Kostek dobrze wie, jak osiągać coraz wyższe decybele. Od urodzenia jest w tej materii profesjonalistą. Oczywiście zawsze pamięta o tym, że bezpieczeństwo jest najważniejsze, a jak się odbije emalię, to nigdy więcej nie będzie mógł być z takiego garnuszka karmiony, a że garnuszek był trochę za mały na jego brzuszek, postanowił zakończyć jego żywot:
Kostek nieraz pokazał nam, jak nie można zachowywać się przy stole. Tym razem poniższy film jest przykładem, jak dziecko powinno zachowywać się przy stole albo jaki osiągnął poziom sztuki dobrego wychowania.
Tutaj przykład, gdy patrzy się prosto w oczy wujkowi i na jego czole widoczne są słowa: Wujek, ja tu jem...!
Do powyższego filmu przydało by się kilka słów komentarza. W pierwszej scenie widać, jak Kostek dobrze wie, gdzie znajdują się usta i jak tam powinien trafiać widelec. Pokazuje kilka możliwości nabijania przysmaków na widelec - zarówno jednorącz jak i oburącz. Czasem, gdy wydaje mu się, że nikt nie widzi pozwala sobie na użycie samych rąk do pochłonięcia pokarmu. Zauważcie proszę, że Kostek został poskromiony i spędził czas w kuchni jedynie dlatego, że w końcu został potraktowany jak dorosły i poprawnie posadzony przy stole. Taka postawa wymusza w nim dojrzałe zachowanie, które próbował ukryć za maską swojej dziecięcej niewinności.

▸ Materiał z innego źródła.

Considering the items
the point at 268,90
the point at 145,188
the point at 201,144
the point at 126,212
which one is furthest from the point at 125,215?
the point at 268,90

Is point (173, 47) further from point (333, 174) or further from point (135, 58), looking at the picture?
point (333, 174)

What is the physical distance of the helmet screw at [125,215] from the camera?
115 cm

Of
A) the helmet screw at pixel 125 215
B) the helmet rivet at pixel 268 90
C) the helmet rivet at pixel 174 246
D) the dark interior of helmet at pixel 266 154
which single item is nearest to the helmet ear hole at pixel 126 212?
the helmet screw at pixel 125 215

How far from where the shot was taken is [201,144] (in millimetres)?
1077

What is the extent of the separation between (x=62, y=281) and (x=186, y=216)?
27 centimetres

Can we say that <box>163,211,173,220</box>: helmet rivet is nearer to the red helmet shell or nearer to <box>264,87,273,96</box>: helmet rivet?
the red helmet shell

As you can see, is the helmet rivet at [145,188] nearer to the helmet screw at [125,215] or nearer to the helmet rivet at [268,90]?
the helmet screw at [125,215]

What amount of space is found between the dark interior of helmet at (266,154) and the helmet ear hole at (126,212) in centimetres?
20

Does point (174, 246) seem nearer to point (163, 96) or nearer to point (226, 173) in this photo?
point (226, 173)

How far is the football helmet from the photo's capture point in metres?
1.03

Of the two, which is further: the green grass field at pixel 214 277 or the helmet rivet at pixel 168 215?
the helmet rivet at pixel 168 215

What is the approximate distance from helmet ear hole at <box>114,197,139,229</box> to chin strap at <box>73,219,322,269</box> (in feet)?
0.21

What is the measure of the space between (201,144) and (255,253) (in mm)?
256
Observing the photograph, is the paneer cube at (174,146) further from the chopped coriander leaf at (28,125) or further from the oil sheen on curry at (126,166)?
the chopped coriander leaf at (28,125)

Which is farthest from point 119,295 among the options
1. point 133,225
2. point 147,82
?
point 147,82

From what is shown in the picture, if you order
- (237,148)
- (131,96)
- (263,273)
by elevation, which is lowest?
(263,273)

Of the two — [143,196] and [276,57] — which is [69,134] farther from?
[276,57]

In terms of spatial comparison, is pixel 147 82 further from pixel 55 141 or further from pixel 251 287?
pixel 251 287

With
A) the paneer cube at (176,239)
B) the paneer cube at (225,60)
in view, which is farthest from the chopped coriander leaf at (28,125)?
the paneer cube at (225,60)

Kostek dobrze wie, gdzie jest kuchnia i wie, co można w niej robić. Na przykład można nastawić zmywarkę, kiedy program się już skończył, można przytulić się do szyby rozgrzanego piekarnika albo ściągnąć gwiżdżący czajnik z gazu, można zrzucić parę słoików pustych albo wręcz przeciwnie - pełnych. Kostek wie, gdzie leży mąka, cukier czy kasza i zdaje sobie sprawę, co jest wstanie z nimi zrobić. Nasz synek wiele czasu spędza w kuchni, ale zazwyczaj ten czas nie dotyczy jedzenia, które pomału przenosi się do innych pokojów.